For the duration of the event, Martin Place was marked out with piano keys, runway numbers, centre line and markings, at the end of which was parked a brand new Cessna C172 Skyhawk with Garmin G1000 glass cockpit.

The C172 was being offered to potential buyers as a special package that included a discounted purchase price, pilot training, aircraft insurance from QBE, 500 Litres of fuel from Shell Aviation, aircraft maintenance from Aeromil Pacific, aircraft hangarage and Cessna merchandise. The aircraft, which had just been shipped over from the US, was transported from Bankstown Airport in a shipping container on the back of a truck in the very early hours of Wednesday July 28. The wings were attached once a crane had lowered the body of the aircraft into Martin Place.

When Australian Flying attended the event on the Thursday, there was considerable interest from passers-by, despite Sydney’s typically (of late) poor weather. And oft-outspoken aviation enthusiast Dick Smith was on hand to lend his support to the event.

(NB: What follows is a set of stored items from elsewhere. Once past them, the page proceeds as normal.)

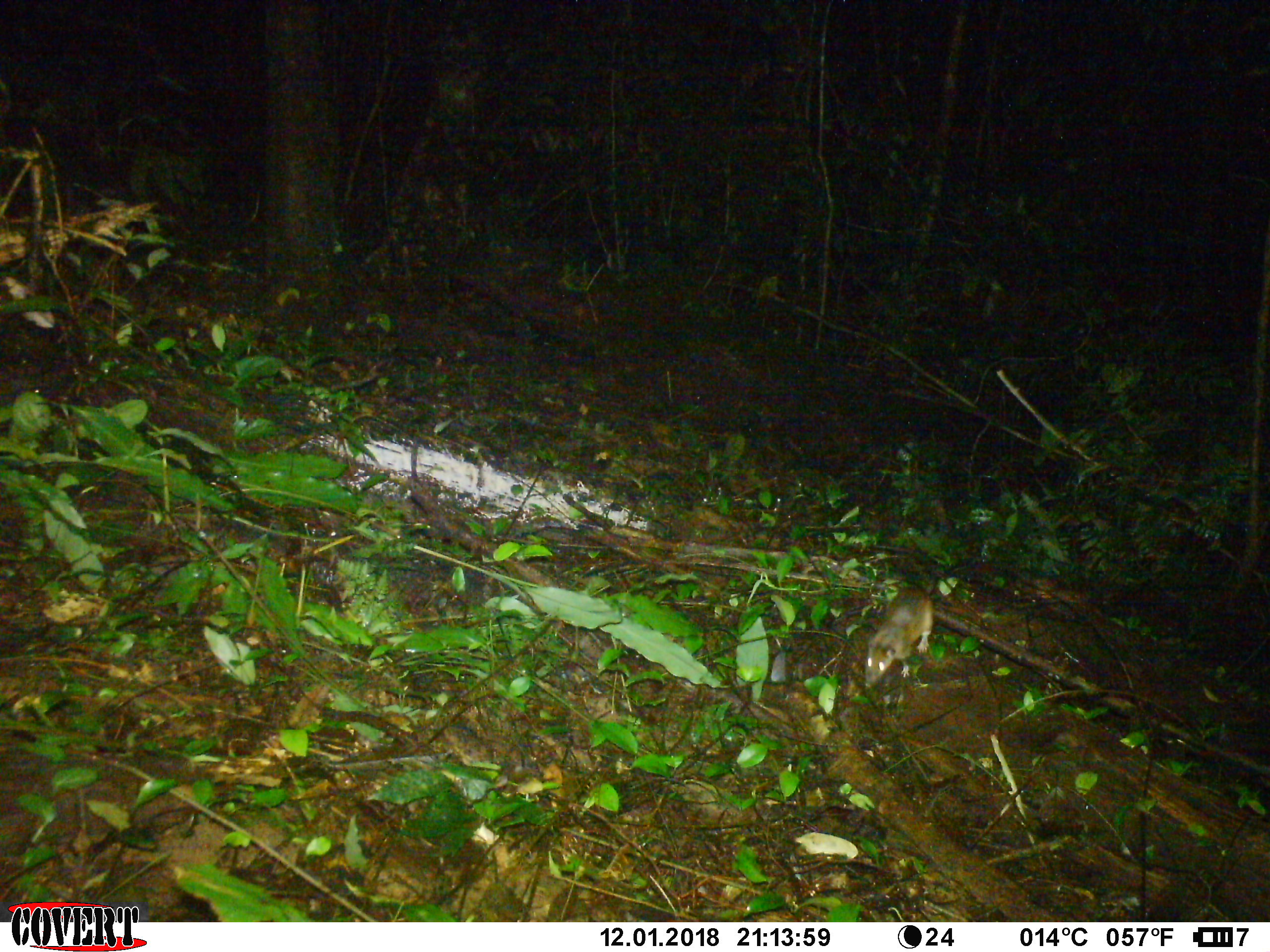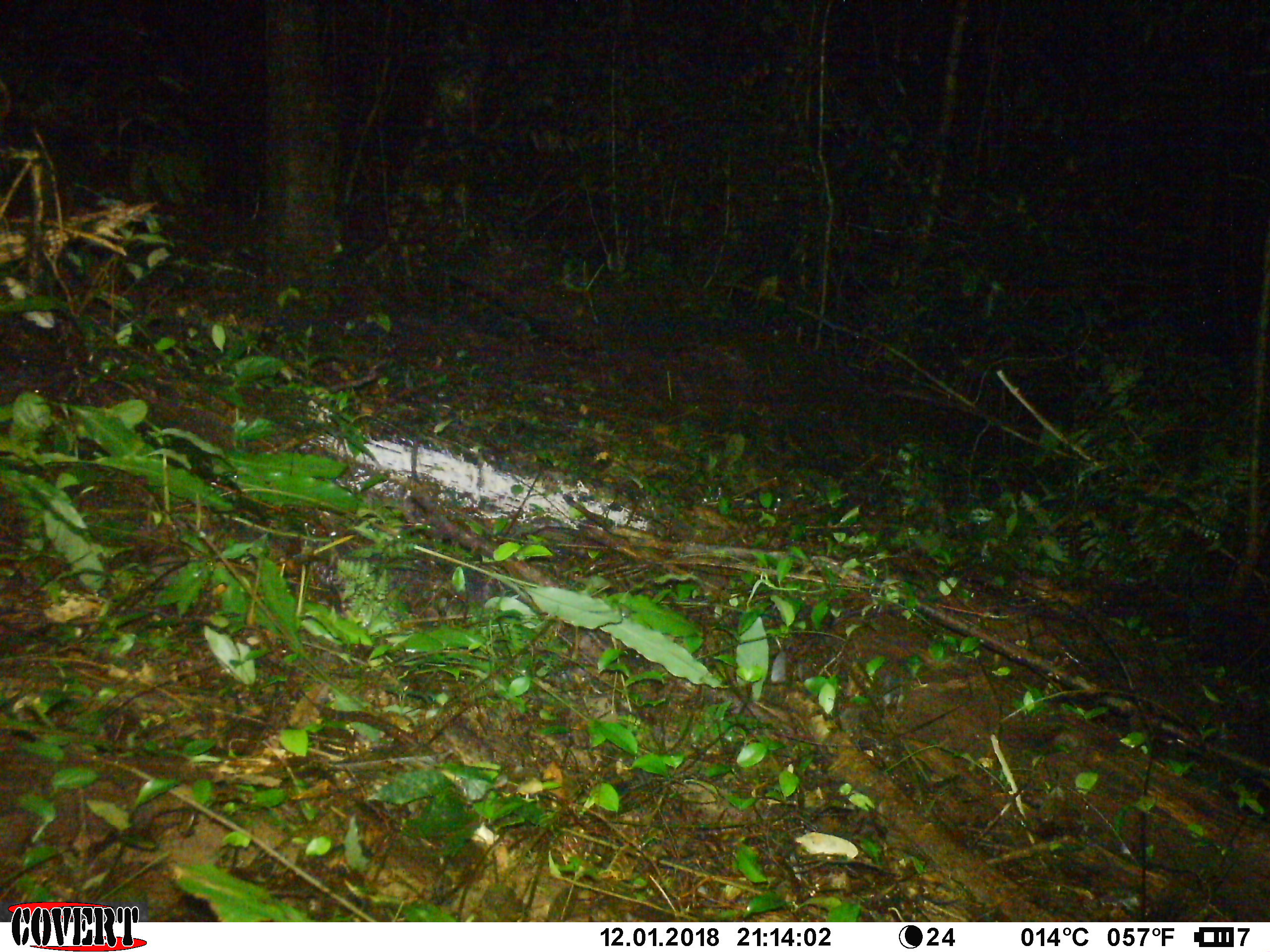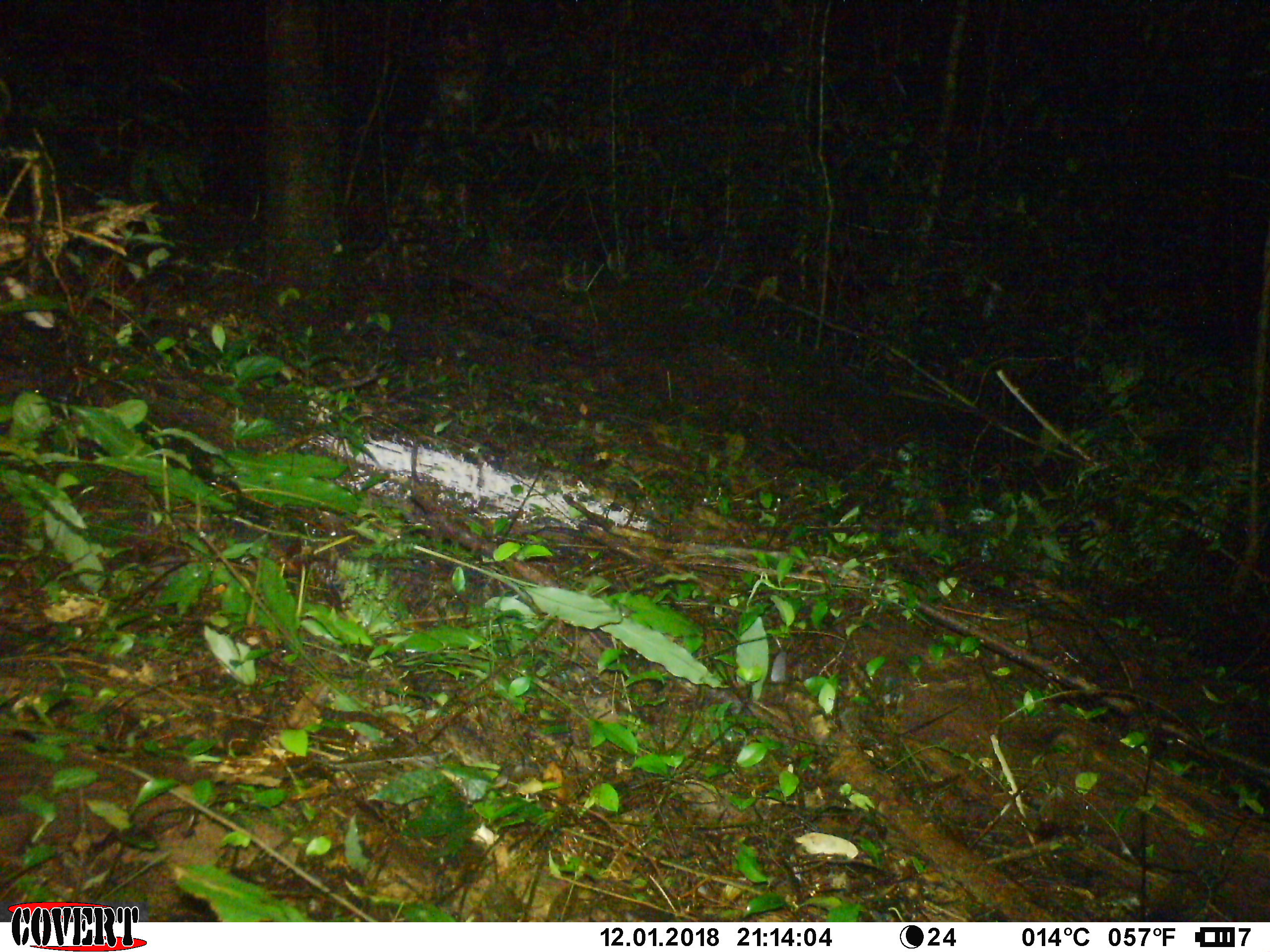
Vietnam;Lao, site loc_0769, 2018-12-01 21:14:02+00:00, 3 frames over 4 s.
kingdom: Animalia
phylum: Chordata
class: Mammalia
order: Rodentia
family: Muridae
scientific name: Muridae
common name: old-world mice and rats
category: unidentified murid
Unidentified murid (old-world mice and rats) (Muridae). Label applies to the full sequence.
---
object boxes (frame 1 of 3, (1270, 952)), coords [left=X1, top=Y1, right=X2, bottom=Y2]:
unidentified murid: [left=864, top=578, right=935, bottom=688]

At a considerable cost, Sunshine Coast-based Aeromil Pacific funded the Cessna in the City event in its entirety. But if some of the costs could be put up by Federal or State governments, or through a collaboration with various GA aircraft distributors in Australia, or even with the help of aircraft manufacturers themselves, perhaps we could see events such as this occuring on an annual basis in the future. Needless to say, all possible steps must be considered to give our GA industry a healthy dose of much-needed promotion.